Melanin causes the spectrum of colors in skin

There’s an incredible range of skin and hair color in people from around the world. And it’s caused almost solely by a single pigment called melanin. How does one color do it all?

How is it possible to make all of the colors of the human body out of the single pigment melanin?

Melanin is what causes the spectrum of colors in human skin and hair. The trick is that melanin isn’t just a single color. Depending on its chemistry, melanin comes in two different forms, one that varies from black to brown, and another that ranges from reddish-brown to yellow.

The cells that produce melanin make a genetically determined ratio of the different colors. For example, a typical Nigerian might produce a large amount of mostly darker melanin. Meanwhile someone from Ireland might produce much less melanin, mostly of the reddish form. And there’s a whole spectrum of color combinations in between.

Skin color is also influenced by the way melanin is distributed in a skin cell. When it’s produced, melanin is packaged in tiny sacs or granules. If the granules are large and dispersed evenly throughout the cell, the pigment covers a greater area, and the skin appears darker.

If the melanin granules are small, and clustered together in the skin cell, the pigment covers a smaller area, and the skin appears lighter.

Other notes:

Melanins fall into two groups: the eumelanins, which come in shades of brown and black, and pheomelanins, which come in red and yellow forms. Scientists have been unable to elucidate the chemical and molecular differences between the different forms because they are extremely difficult to purify.

Melanin is produced in the skin, the hair follicles, the eyes, ears and brain. Scientists don’t know what the function of melanin is in the ears and brain, but they know melanin is important for sun protection in the skin and for eye development.

Along with skin and hair color, melanin is also largely responsible for the range of eye color in humans. Black- and brown-eyed people have more melanin, closer to the surface of the iris, where it absorbs light. People with lighter eyes, like green and gray, have less melanin, positioned toward the back of the eye, where less light is absorbed and more is reflected.

What you should do => Copy the melanin text starting with "Melanin is produced" and going on through "for eye development.", changing "sun protection" to "UV protection".

(Scene geometry reasoning data)
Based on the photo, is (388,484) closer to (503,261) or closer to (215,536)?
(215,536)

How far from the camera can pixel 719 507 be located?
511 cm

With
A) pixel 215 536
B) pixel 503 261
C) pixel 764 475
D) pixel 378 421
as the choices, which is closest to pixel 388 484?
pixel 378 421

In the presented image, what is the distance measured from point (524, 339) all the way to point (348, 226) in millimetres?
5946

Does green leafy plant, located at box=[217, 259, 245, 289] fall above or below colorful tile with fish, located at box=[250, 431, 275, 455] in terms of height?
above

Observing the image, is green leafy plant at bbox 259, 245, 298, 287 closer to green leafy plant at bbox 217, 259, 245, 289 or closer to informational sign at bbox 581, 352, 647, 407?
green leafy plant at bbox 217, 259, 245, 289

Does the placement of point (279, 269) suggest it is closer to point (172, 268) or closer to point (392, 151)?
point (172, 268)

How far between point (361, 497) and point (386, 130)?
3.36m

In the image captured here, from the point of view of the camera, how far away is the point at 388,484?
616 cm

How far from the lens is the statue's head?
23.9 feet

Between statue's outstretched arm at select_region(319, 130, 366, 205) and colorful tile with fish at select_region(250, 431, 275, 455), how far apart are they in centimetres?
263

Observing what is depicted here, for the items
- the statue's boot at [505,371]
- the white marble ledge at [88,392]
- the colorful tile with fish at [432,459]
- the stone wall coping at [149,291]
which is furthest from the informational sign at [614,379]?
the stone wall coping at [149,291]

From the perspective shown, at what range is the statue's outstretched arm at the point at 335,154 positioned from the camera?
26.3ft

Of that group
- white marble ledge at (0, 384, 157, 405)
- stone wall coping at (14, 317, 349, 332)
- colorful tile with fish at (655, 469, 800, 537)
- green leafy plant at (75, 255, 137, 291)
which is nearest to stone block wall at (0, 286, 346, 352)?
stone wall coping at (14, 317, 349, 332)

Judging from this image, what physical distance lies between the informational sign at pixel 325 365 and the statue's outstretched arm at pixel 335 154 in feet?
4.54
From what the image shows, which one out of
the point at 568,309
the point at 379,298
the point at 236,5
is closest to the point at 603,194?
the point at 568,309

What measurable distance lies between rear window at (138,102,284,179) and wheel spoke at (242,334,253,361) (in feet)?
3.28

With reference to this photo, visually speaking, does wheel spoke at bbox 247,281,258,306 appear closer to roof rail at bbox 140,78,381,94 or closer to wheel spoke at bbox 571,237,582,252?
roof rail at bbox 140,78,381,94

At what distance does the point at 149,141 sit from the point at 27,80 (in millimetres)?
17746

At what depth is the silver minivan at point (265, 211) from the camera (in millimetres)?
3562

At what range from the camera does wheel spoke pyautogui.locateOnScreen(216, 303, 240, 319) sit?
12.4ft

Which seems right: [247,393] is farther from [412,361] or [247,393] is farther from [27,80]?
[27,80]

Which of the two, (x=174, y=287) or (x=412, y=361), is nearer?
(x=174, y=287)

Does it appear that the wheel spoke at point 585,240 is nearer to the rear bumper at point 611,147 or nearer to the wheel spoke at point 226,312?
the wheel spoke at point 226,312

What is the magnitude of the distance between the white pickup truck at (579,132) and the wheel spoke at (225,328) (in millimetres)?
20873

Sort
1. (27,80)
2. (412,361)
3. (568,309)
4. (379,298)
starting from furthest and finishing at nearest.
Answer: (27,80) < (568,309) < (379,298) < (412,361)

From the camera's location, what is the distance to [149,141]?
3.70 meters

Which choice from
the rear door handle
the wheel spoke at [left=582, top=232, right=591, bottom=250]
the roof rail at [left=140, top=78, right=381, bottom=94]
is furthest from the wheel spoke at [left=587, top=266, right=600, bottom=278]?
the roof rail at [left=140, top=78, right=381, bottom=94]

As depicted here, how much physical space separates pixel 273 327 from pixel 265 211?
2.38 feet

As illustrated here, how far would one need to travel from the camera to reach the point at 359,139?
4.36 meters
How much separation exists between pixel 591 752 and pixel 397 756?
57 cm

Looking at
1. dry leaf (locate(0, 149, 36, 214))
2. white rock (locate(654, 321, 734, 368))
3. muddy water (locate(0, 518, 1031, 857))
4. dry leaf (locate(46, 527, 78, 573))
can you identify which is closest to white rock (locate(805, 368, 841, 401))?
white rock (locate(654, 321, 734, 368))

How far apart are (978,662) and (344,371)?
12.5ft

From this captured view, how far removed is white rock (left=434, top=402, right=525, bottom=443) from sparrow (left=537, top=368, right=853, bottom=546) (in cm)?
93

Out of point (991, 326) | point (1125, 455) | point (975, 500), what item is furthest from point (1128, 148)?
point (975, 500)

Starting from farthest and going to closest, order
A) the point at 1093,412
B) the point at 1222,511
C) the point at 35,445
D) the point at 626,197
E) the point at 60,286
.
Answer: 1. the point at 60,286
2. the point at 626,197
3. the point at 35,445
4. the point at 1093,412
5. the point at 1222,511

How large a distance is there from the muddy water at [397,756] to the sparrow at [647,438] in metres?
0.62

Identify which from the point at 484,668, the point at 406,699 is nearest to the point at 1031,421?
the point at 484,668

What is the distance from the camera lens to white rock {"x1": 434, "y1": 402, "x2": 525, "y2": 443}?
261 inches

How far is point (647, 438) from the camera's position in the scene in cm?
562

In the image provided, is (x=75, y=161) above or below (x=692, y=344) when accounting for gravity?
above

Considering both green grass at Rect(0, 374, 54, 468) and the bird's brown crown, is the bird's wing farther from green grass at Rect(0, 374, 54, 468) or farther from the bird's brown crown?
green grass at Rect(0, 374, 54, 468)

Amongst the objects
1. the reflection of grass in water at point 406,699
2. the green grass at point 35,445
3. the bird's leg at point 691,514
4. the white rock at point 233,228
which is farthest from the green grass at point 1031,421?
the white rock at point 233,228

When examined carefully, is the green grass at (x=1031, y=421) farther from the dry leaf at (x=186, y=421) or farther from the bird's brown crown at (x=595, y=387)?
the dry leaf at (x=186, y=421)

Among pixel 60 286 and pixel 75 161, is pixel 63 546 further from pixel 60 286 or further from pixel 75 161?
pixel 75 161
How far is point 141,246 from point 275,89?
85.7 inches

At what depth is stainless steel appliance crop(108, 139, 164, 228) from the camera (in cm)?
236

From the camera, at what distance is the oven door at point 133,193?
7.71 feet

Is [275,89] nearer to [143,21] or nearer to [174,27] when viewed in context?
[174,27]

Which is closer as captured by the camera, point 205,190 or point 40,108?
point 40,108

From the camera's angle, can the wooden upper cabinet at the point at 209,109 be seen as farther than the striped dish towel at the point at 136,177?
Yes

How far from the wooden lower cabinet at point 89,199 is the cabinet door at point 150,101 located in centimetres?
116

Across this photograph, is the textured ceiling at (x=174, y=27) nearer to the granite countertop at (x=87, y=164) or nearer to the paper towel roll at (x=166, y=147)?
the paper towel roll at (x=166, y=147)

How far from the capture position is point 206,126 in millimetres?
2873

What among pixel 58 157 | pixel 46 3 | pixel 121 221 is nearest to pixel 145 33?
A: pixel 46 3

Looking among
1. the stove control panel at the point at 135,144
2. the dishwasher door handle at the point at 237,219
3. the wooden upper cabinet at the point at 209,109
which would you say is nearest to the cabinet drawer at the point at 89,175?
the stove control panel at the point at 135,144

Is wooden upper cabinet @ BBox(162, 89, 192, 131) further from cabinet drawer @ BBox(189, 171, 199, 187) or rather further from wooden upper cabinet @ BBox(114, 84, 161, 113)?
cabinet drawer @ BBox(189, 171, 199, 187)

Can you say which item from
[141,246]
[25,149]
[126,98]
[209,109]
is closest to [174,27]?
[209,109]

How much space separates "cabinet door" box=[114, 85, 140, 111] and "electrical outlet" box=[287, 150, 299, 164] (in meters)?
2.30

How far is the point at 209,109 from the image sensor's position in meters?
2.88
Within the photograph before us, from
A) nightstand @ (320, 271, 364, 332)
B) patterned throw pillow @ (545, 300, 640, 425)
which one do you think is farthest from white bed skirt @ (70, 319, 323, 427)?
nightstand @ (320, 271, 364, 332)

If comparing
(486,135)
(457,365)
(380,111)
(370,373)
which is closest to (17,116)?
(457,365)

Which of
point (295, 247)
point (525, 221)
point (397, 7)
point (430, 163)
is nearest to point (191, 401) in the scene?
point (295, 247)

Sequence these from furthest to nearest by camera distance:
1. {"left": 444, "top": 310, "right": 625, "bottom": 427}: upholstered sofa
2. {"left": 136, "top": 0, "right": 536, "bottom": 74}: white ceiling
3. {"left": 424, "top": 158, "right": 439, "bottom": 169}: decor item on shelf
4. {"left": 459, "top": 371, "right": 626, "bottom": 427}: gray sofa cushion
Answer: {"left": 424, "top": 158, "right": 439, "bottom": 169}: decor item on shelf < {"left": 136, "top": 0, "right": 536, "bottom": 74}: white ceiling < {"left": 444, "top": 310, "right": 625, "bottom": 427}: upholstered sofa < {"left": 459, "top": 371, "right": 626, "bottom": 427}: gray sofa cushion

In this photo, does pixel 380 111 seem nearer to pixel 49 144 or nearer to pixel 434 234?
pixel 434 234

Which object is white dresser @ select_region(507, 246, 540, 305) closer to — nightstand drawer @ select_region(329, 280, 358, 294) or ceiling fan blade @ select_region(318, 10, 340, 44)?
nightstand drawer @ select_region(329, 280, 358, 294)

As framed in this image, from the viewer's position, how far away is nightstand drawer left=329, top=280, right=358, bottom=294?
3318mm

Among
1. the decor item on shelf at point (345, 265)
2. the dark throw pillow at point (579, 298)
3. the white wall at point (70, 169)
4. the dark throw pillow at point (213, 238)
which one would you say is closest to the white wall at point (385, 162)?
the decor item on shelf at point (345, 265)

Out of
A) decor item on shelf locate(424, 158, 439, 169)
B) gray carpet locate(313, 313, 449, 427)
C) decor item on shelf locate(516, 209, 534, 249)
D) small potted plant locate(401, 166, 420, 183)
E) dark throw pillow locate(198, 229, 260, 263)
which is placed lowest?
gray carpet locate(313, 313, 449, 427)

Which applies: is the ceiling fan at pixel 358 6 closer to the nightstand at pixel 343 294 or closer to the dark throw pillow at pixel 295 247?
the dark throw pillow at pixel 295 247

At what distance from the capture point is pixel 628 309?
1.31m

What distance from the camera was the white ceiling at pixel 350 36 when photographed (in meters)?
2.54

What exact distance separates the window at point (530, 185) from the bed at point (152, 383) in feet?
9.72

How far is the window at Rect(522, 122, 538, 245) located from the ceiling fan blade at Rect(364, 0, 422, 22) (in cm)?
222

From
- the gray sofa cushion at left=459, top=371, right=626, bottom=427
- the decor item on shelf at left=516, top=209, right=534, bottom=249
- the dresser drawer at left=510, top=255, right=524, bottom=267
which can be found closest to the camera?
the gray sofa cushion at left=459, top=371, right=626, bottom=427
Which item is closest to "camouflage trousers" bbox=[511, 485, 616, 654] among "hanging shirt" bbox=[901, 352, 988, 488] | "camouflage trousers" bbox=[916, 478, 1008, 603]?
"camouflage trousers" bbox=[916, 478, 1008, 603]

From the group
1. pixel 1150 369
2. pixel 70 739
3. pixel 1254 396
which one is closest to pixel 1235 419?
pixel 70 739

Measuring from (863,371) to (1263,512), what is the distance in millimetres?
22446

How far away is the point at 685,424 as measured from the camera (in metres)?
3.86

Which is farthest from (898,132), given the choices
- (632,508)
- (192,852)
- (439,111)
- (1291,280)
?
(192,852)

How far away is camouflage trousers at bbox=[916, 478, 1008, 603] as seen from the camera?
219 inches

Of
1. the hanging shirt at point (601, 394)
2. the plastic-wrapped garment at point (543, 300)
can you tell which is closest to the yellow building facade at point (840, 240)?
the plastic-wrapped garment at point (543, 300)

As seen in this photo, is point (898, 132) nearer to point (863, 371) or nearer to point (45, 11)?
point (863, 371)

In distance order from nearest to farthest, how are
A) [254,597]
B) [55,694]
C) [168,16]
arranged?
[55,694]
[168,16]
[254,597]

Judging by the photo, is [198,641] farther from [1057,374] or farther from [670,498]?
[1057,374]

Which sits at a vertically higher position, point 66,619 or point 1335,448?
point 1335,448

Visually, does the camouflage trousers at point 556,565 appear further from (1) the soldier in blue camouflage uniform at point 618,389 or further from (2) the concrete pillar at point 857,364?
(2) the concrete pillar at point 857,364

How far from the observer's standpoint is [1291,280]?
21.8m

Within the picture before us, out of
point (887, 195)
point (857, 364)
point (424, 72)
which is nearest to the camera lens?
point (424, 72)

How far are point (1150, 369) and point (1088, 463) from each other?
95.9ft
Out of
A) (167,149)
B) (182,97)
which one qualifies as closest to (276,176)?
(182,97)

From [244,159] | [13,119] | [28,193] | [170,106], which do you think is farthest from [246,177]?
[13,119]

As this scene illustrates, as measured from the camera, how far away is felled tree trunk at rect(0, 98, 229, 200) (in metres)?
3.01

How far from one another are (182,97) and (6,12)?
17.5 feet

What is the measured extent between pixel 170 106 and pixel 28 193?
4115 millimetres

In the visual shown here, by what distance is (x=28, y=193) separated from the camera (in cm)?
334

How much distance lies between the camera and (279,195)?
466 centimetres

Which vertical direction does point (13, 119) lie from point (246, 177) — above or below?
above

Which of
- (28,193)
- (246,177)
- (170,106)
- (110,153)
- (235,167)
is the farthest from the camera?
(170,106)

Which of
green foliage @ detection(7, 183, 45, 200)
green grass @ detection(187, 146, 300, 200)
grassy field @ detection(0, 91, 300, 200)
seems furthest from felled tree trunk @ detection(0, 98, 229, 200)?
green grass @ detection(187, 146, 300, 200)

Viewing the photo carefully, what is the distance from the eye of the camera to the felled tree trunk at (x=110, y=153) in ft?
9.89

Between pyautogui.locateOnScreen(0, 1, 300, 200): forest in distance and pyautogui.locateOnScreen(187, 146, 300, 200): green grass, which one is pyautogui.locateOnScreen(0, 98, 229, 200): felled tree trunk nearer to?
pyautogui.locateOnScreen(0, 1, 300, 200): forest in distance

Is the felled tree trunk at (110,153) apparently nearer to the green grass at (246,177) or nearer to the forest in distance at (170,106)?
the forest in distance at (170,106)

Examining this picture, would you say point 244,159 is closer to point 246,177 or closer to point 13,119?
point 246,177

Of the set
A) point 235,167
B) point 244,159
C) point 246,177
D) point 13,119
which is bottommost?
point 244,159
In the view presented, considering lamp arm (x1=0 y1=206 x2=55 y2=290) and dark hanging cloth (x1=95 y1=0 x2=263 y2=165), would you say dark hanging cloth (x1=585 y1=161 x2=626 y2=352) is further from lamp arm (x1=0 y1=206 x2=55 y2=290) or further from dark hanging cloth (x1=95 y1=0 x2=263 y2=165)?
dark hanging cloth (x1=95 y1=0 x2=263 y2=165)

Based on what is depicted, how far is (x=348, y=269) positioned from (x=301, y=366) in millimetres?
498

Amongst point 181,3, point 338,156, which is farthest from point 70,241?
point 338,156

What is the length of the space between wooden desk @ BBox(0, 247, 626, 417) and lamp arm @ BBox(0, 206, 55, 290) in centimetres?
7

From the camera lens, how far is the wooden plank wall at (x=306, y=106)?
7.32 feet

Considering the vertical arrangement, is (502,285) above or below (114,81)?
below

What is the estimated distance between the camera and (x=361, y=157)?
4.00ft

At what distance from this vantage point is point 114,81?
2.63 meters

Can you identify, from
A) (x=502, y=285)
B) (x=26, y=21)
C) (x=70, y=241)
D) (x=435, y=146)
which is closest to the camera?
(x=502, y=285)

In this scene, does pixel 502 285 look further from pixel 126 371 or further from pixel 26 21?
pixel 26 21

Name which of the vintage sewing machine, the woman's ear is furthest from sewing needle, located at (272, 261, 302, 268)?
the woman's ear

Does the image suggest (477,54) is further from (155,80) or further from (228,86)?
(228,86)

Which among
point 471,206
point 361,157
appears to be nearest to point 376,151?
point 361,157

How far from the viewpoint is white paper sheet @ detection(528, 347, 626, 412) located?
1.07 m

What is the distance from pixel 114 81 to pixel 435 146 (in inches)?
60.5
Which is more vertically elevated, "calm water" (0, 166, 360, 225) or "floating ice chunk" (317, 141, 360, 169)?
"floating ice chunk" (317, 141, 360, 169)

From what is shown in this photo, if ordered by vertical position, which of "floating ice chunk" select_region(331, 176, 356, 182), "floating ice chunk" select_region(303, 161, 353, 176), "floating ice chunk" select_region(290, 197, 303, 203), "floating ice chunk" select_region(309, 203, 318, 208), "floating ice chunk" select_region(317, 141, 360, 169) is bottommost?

Your solution =>
Melanin is produced in the skin, the hair follicles, the eyes, ears and brain. Scientists don’t know what the function of melanin is in the ears and brain, but they know melanin is important for UV protection in the skin and for eye development.